Transient response of pre-twisted FG-GRC sandwich conical shell subjected to low-velocity impact in thermal environment

A finite element method-based dynamic analysis of pre-twisted sandwich conical shell panel having functionally graded graphene-reinforced composite (FG-GRC) facings and homogenous core without or with pores under low-velocity impact in thermal environments is performed utilizing a higher-order shear deformation theory (HSDT). In each facing, the graphene sheets are either uniformly dispersed or layer-wise functionally graded across its thickness. The extended Halpin-Tsai model is employed to estimate the temperature-dependent elastic properties of the nanocomposite facings. The contact force induced between the impactor and target panel is computed through the modified Hertzian contact law. The equations of motion of the FG-GRC sandwich conical shell panel are formulated based on Lagrange's equation. The solutions of the resulting equations of motion are obtained employing Newmark's time integration scheme.
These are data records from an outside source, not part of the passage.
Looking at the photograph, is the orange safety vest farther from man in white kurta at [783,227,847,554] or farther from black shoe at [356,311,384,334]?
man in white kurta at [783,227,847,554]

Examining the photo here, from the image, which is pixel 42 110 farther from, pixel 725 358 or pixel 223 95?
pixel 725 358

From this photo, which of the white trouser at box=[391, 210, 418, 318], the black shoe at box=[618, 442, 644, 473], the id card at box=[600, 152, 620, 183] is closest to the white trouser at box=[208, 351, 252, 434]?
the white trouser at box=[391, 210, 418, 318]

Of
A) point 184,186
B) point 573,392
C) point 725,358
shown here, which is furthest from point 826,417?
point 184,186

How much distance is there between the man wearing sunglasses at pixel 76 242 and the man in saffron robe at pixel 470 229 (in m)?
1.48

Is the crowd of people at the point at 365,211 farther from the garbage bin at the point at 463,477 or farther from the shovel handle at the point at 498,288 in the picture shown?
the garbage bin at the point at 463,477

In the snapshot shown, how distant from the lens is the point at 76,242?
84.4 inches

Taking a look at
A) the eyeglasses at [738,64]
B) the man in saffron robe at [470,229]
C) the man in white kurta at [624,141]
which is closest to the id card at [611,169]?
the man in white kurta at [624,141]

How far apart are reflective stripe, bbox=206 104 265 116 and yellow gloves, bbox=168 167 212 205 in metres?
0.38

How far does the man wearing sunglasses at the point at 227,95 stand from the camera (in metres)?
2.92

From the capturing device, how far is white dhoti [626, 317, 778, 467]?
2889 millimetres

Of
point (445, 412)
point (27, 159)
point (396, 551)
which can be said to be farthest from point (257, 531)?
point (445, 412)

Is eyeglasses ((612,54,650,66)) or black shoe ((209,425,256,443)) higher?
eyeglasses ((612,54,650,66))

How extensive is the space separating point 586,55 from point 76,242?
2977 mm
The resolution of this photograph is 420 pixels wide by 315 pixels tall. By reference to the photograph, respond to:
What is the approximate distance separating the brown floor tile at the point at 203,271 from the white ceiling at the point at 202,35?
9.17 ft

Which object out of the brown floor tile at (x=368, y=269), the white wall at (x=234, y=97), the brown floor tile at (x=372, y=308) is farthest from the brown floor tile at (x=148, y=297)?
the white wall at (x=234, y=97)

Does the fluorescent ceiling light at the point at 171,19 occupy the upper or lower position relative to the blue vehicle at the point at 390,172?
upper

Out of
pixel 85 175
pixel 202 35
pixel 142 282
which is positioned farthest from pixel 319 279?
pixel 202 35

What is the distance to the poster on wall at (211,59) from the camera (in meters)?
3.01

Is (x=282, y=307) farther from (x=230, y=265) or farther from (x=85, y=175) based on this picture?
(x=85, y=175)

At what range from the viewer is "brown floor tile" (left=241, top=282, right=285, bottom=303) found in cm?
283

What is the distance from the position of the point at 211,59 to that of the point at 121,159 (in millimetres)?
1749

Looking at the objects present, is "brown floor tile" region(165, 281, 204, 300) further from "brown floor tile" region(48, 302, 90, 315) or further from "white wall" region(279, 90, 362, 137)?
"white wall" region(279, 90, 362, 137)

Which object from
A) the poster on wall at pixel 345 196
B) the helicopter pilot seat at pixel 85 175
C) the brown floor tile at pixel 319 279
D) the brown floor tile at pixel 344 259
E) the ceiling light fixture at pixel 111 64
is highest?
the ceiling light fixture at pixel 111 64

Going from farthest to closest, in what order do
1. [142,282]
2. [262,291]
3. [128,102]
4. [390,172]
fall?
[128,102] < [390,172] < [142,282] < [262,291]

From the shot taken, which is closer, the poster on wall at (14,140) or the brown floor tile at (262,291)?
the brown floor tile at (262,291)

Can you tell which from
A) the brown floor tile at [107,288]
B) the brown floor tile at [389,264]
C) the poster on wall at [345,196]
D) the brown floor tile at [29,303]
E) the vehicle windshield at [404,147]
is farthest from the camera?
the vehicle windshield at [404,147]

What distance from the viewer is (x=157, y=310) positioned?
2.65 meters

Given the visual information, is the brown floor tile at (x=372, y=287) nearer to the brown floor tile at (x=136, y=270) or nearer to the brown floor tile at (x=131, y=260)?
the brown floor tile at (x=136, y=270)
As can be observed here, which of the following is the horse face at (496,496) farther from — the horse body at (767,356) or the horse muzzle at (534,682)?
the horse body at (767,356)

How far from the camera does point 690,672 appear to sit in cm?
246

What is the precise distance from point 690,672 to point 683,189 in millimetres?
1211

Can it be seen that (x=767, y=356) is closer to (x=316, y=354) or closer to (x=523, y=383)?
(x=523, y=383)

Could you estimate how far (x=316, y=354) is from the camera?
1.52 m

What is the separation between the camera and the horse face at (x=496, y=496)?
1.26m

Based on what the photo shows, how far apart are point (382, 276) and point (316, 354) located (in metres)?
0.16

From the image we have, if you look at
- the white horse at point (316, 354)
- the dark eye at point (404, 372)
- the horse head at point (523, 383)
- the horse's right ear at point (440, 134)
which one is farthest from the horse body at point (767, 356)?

After verifying the consistency and accurateness of the present method, the effects of some critical parameters like graphene grading profile, temperature, core-to-facings thickness ratio, pre-twist angle, span-to-cone length ratio, impactor's initial velocity, impactor's size, and porosity coefficient on the impact response of the pre-twisted FG-GRC sandwich conical shell panel in uniform thermal environments are scrutinized.